The case involves James Snyder, a former mayor who accepted a $13,000 bonus from a trucking company after the city bought five garbage trucks from the company for $1.1 million. Snyder claims the money was a consulting fee, but federal prosecutors charged him anyway with violating an anti-corruption law.

This law prohibits government officials from “corruptly” accepting “anything of value from anyone with the intent to influence or reward an official act.”

As Jackson writes in her dissent, the most natural reading of this law is that it targets both bribes (payments that “influenced” a future decision) and tips (payments that “rewarded” a past decision). As Jackson writes,

Everyone knows what a reward is. It’s a $20 bill pulled from a lost wallet when it’s returned to its grateful owner. A surprise ice cream stop after a report card with all A’s. The bar tab a manager collects to celebrate her team’s good work. A reward often says “thank you” or “good job” rather than “please.”

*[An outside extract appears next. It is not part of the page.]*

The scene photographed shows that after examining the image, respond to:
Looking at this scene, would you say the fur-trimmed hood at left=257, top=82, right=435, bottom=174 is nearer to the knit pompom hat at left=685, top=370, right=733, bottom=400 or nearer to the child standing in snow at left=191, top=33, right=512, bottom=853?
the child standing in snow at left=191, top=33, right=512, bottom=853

Jackson argues that the law must be understood to prohibit “government officials from corruptly accepting rewards that are functionally indistinguishable from accepting bribes,” as appears to be the case with the payment at issue in this case.

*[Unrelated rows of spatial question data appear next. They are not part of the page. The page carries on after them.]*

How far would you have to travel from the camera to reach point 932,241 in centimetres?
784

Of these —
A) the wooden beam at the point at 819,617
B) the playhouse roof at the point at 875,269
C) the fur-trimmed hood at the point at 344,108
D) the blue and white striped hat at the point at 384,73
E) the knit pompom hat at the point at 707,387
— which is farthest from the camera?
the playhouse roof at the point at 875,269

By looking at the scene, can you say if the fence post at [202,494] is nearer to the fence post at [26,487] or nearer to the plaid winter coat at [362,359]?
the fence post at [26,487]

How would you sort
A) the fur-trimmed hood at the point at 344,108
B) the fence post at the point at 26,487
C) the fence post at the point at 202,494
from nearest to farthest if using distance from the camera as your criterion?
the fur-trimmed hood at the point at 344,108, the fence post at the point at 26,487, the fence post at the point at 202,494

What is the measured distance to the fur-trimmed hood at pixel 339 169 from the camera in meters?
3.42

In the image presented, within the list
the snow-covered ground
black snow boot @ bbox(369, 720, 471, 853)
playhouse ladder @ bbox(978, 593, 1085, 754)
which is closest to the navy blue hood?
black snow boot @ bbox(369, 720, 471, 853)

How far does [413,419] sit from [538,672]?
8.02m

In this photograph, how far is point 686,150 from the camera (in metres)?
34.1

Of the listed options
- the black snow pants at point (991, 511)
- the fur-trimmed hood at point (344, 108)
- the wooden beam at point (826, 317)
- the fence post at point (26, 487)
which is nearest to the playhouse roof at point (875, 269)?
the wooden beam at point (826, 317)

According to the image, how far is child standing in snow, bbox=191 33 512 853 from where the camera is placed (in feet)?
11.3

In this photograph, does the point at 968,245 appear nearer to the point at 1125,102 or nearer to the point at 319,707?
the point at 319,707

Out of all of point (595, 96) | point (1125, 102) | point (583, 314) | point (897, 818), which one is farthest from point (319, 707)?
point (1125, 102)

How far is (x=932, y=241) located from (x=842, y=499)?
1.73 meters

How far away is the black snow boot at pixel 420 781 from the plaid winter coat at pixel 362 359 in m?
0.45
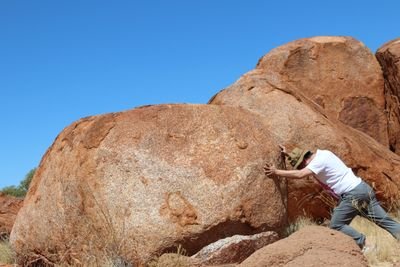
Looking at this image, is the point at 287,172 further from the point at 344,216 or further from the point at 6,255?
the point at 6,255

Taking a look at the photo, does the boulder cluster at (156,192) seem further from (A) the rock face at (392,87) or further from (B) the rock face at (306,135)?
(A) the rock face at (392,87)

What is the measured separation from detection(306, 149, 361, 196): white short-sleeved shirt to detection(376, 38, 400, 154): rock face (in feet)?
22.2

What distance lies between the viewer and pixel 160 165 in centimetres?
685

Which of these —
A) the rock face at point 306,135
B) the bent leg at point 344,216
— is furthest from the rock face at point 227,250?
the rock face at point 306,135

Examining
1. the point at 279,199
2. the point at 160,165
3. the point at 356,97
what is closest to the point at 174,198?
the point at 160,165

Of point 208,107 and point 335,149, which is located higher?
point 208,107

Kavanaugh’s majority opinion, however, relies heavily on political arguments and other claims that go beyond the text of the law. In fact, he attempts to make a textual argument – Kavanaugh points out that the law in question Snyderlike another law that deals only with bribes, uses the word “corrupt” – but its best arguments are not substantive.

Kavanaugh’s strongest argument is that the law makes the acceptance of bribes by a federal official a very serious crime punishable by up to 15 years in prison, while federal officials who accept tips face only two years in prison. Meanwhile, the law at issue in Snyderwhich applies only to federal officials, carries a blanket sentence of ten years in prison. Therefore, Kavanaugh argues that it would be odd to read the law as making a clear distinction between bribes and gratuities to federal officials, but not making a distinction when government officials accept a gift.

In any case, the decision in Snyder is narrowly drafted. It doesn’t say that Congress can’t ban tipping. It just says that this particular law only applies to bribes. However, the Court’s Republican majority also has a long history of imposing constitutional limits on government to combat corruption and restrict money in politics.

Also notable is that neither Justice Clarence Thomas nor Justice Samuel Alito, both of whom have accepted expensive gifts from politically active Republican billionaires, have recused themselves from the case. Thomas and Alito both joined Kavanaugh’s opinion, which narrowly interpreted anti-corruption law.